The recent economic downturn has had an impact on wine auctions in the US, with significantly fewer lots being sold.
Normally, 80 to 100% of lots are sold, but recent revenues have fallen substantially and lot prices in three New York City auctions suggest the onset of a buyer’s market.
At NYWines/Christie’s, on 25 October only 67% of 641 lots were sold, bringing in US$595,476; the pre-sale low estimate was $979,000.
At Aulden Cellars/Sotheby’s on 28 October, 70% of 190 lots found buyers, generating $2,156,523, also much lower than the pre-sale low estimate.
After its 18 October auction, Acker Merrall & Condit reported that 100% of lots, from Swiss collector Wolfgang Grünewald, went for $4,442,406 against a pre-sale $4,977,330 high estimate.
Although it is technically accurate, Acker’s 100% sell-rate claim can be understood as misleading. Numerous lots in the sale were passed up but, following the auction, Grünewald reduced their reserve prices to make them more inviting in post-sale transactions.

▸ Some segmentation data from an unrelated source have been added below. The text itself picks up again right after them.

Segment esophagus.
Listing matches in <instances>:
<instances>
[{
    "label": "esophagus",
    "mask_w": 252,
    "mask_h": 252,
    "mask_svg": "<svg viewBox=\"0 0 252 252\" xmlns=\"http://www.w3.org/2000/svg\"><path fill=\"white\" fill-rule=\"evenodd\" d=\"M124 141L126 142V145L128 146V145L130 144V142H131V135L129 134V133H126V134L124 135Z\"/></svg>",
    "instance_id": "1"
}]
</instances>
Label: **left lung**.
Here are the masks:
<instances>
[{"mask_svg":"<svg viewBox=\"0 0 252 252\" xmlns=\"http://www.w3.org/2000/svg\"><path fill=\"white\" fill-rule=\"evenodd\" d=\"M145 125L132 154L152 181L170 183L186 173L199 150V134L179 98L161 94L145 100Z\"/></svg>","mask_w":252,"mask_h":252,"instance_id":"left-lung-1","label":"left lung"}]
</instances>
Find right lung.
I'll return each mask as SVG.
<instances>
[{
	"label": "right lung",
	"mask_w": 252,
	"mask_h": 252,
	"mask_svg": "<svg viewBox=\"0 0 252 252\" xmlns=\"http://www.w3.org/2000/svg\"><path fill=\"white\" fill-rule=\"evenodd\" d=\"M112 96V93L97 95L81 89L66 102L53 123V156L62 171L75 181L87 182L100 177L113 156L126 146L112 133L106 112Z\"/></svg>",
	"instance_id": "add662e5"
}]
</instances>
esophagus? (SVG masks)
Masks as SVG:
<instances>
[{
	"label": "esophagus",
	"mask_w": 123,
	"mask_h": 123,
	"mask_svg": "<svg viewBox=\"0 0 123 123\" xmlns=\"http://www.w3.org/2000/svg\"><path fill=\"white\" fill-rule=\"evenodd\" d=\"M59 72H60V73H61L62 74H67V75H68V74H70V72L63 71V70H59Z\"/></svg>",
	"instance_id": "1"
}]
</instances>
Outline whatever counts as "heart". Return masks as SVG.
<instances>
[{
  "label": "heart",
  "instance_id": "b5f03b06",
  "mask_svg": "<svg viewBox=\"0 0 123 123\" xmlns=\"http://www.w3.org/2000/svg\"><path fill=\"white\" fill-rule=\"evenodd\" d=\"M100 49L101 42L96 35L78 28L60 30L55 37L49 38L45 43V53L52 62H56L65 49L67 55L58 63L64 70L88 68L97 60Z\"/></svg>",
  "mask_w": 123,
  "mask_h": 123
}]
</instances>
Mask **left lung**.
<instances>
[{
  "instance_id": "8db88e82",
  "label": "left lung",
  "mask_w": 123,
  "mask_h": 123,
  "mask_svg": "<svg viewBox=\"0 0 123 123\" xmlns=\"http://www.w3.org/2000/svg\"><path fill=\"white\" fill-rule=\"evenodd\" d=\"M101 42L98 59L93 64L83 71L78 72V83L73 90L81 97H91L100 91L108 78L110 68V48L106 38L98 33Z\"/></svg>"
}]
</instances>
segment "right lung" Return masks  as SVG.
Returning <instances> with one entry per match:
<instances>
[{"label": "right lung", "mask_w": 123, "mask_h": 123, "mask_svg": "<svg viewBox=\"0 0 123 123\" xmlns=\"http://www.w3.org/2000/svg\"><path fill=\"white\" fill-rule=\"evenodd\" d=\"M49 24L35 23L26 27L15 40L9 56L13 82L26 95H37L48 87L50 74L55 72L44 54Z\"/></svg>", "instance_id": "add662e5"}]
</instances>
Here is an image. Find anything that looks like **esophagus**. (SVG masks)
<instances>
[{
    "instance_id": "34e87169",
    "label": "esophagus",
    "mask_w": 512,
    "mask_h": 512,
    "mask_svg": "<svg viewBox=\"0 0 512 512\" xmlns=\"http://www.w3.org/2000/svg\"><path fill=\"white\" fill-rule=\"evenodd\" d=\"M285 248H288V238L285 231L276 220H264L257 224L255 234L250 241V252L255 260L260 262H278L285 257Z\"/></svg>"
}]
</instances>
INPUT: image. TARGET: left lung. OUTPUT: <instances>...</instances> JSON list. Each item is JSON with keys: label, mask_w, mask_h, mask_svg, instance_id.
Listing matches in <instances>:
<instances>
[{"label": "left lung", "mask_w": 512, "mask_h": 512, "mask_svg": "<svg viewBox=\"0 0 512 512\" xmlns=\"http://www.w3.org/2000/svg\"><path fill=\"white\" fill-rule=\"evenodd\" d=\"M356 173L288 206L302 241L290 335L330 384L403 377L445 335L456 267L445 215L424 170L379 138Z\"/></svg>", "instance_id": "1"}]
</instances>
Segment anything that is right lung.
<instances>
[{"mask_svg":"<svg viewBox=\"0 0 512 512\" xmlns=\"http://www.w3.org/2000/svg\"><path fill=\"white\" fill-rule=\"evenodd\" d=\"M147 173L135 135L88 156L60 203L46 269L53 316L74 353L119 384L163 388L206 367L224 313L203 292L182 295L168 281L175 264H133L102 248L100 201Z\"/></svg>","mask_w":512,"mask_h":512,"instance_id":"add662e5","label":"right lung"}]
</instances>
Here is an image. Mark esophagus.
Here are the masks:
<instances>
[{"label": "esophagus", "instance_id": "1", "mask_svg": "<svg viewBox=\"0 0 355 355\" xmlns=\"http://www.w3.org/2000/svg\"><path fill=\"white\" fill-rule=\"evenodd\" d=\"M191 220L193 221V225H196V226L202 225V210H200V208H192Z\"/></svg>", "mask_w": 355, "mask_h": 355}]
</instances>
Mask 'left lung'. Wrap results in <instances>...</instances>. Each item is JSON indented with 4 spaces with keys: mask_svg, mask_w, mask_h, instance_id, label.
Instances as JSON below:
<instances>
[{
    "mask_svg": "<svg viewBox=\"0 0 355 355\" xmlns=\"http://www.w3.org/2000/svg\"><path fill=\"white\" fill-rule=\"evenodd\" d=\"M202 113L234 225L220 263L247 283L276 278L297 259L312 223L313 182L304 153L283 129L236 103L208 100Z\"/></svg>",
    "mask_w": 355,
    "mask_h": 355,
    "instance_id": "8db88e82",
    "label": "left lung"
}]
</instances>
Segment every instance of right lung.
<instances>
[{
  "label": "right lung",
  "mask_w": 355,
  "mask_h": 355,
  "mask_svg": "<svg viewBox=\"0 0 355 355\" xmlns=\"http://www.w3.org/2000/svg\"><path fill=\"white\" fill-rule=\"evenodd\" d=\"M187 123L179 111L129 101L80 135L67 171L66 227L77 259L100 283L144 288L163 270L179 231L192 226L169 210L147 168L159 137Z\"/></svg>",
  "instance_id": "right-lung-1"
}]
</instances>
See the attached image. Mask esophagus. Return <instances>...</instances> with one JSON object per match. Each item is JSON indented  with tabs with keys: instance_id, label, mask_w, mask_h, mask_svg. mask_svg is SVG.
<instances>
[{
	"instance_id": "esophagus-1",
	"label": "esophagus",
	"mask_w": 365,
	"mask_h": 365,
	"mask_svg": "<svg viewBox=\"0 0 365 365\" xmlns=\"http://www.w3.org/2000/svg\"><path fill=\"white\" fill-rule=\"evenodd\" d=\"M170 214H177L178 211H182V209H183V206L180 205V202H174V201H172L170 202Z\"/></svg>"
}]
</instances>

At Zachys’ inaugural auction in Hong Kong on 25 October, 85% of 871 lots was sold for $5,201,503, under the $5,655,590 pre-sale low estimate. The high estimate was an ambitious $8,627,400.
Jamie Ritchie, head of Sotheby’s North American wine department, said the market was slowing down.
‘The price of wine, particularly at the higher end, has gone through a two-year period of unprecedented increases,’ he said. ‘Not surprisingly, we now see a period of price adjustments.’